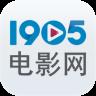 1905电影网-软件应用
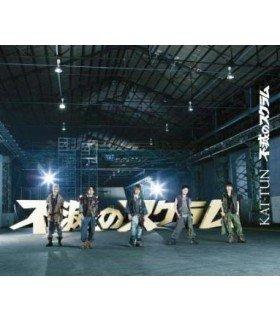 KAT-TUN - Fumetsu no Scrum (SINGLE+DVD) (édition limitée japonaise)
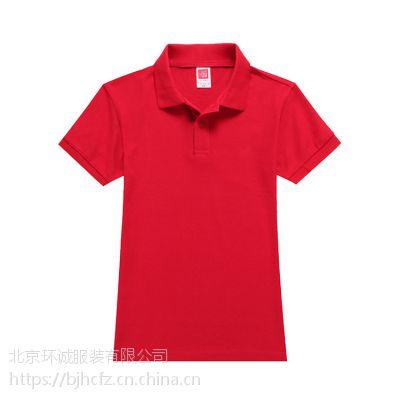 企业工衣T恤 短袖T恤定制 T恤定做 翻领T恤 环诚制衣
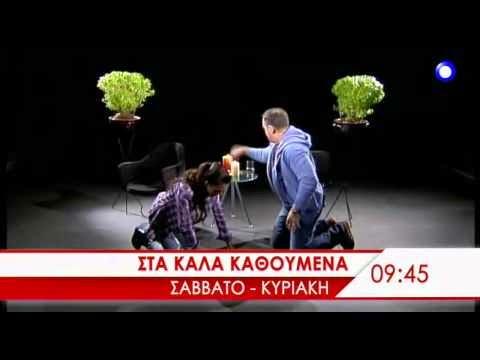 H-Maria-Solwmou-8a-einai-to-8uma-tou-Kraterou-Katsoulh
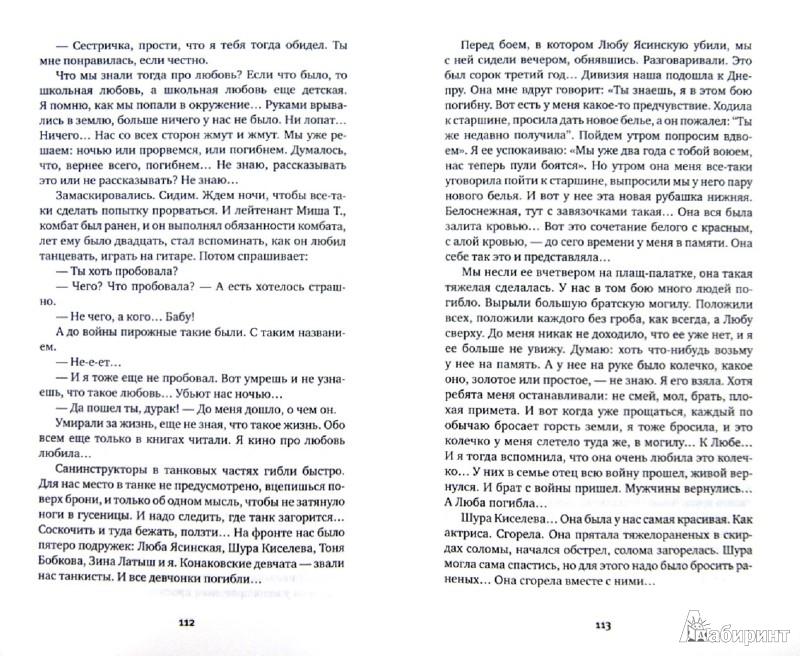 Иллюстрация 1 из 17 для У войны не женское лицо - Светлана Алексиевич | Лабиринт - книги. Источник: Лабиринт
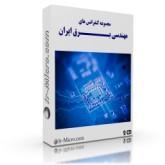 کنفرانس های دانشجوئی مهندسی برق ایران (ِDVD ـ 1)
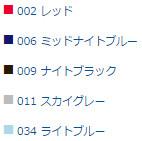 カラーラインナップ5色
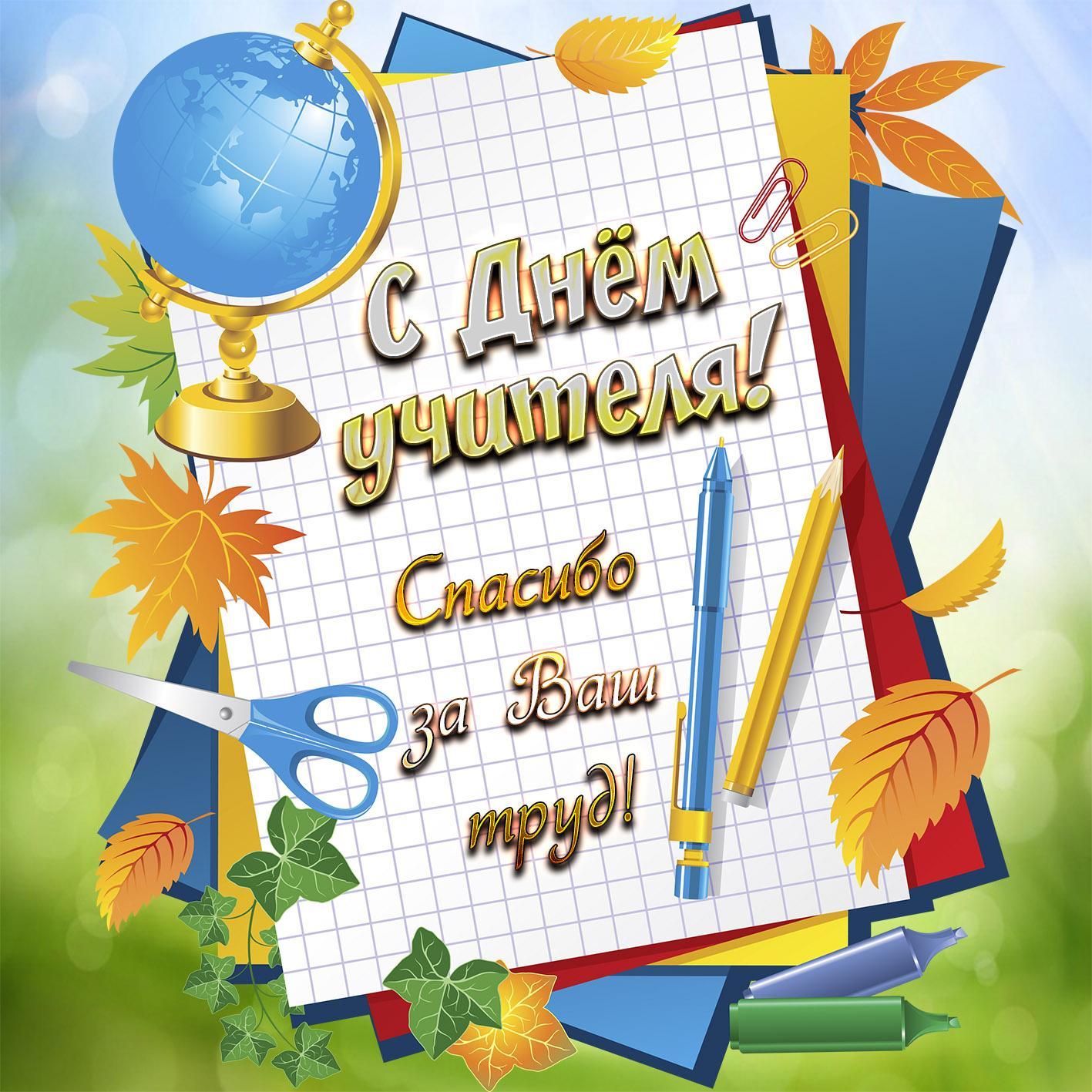 Фото Красивые открытки ко Дню учителя 5 октября – оригинальные поздравления для ватсап и вайбер 5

» TASK TO CARRY OUT:
In the copy, leave out all pictures, and retype exactly each line from the one with "カラーラインナップ5色" through the last line of the entries.

» SOLUTION FOR THIS EXERCISE:
 カラーラインナップ5色
 Фото Красивые открытки ко Дню учителя 5 октября – оригинальные поздравления для ватсап и вайбер 5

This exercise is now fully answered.